Since 1966, the College of Human Medicine has educated physicians and claims a national reputation for its social mission - producing MDs to practice medicine in Michigan's underserved areas. Today the college is recognized nationally for its excellence in and commitment to patient-centered medicine.
From 1959–61, several reports demonstrated the need for a third medical school in Michigan focused specifically on serving the state's population through direct involvement in community health care. In 1961, the Michigan State Board of Trustees decided to begin a two-year medical program that it would strengthen and be strengthened by complementary areas of the university. The preparatory work was carried by the Institute of Medicine and Biology in the provost's office, under the direction of Bill Knisley, who played a key role in the formation of the College of Human Medicine and the building of MSU's Life Sciences Building. Several grants aided the development of the program and in 1964 the Board of Trustees named Andrew D. Hunt, MD, dean of the College of Human Medicine.
In June 1965, the Liaison Committee for Medical Education, the American Medical Association's accreditation arm, granted a letter of "reasonable assurance" to the College of Human Medicine, permitting MSU to admit its first medical students—26 in the fall of 1966 and 23 in the fall of 1967. After two years of preclinical training, these students transferred to other medical schools to complete their medical degree requirements. In 1967, the College of Human Medicine received approval to develop a four-year, degree-granting program. The first MDs graduated in 1972.
Since the MSU College of Human Medicine was created within a state-funded institution to serve Michigan's people, it was considered important and appropriate for students to obtain their clinical training in the state's communities. A formal philosophy of placing clinical training within community hospitals emerged. To implement this philosophy, the college formed a consortium of teaching hospitals in several Michigan communities, each with an assistant dean and a staff of faculty coordinators for major medical specialties.
In conjunction with its founding mission to serve all the people of Michigan, a special program to address the health care needs of rural citizens began in the Upper Peninsula in 1974. Students entering the College of Human Medicine who planned to serve a rural community upon completion of their medical training could apply to complete their clinical years in the Upper Peninsula.
In June 2015, MSU announced plans to build the Grand Rapids Research Center near the Secchia Center in downtown Grand Rapids. The $88 million research center will late fall 2017 and will eventually house as many as 44 principal investigators and their research teams in future years.
Also in 2015, Dean Marsha Rappley stepped down and Senior Associate Dean for Academic Affairs Aron Sousa, M.D., became interim dean. On October 1, 2016, the College of Human Medicine welcomed its new dean, Norman Beauchamp, Jr., MD, the second graduate of the college to serve as dean. On October 25, 2019, Beauchamp was promoted to executive vice president for health sciences. The Board of Trustees again named Sousa interim dean.

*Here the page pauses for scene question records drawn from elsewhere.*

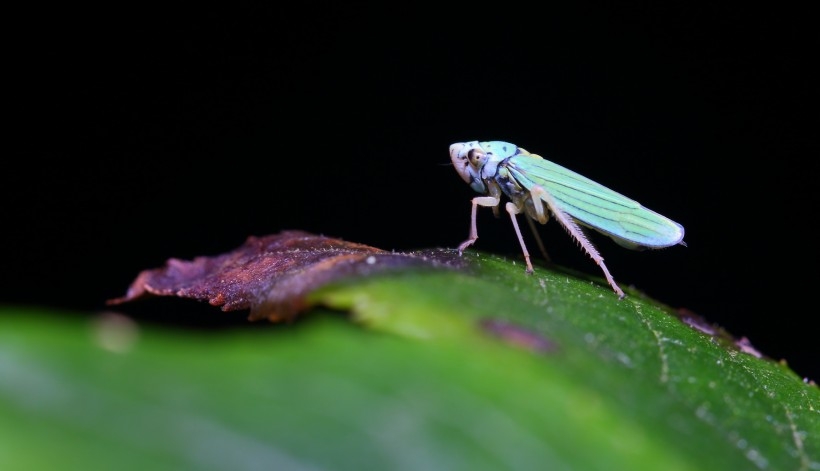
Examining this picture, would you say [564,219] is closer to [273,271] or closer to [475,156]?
[475,156]

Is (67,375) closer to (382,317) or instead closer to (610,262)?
(382,317)

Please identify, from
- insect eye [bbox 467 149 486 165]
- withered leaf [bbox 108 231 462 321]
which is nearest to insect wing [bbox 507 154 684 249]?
insect eye [bbox 467 149 486 165]

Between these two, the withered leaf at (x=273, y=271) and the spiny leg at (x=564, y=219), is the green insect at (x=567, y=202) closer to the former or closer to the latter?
the spiny leg at (x=564, y=219)

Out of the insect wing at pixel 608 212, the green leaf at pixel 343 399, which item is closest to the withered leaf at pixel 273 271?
the green leaf at pixel 343 399

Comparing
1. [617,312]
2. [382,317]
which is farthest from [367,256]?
[617,312]

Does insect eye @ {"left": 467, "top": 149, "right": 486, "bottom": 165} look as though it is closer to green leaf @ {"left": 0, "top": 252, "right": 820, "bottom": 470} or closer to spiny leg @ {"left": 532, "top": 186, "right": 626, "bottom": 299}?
spiny leg @ {"left": 532, "top": 186, "right": 626, "bottom": 299}

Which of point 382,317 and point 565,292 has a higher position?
point 382,317
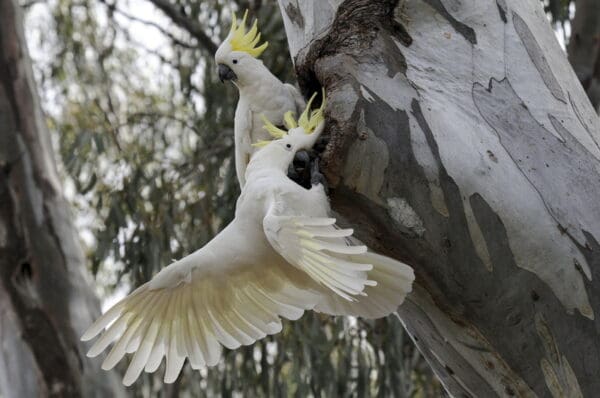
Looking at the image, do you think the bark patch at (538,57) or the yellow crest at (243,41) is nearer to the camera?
the bark patch at (538,57)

The MSU College of Human Medicine is fully accredited by the Liaison Committee on Medical Education. With 5,138 graduates, College of Human Medicine alumni now practice in nearly every county in Michigan, in nearly every state in the nation, and in several foreign countries. As it continues to train physicians of the highest quality, the College of Human Medicine looks forward to the medical opportunities of the next millennium.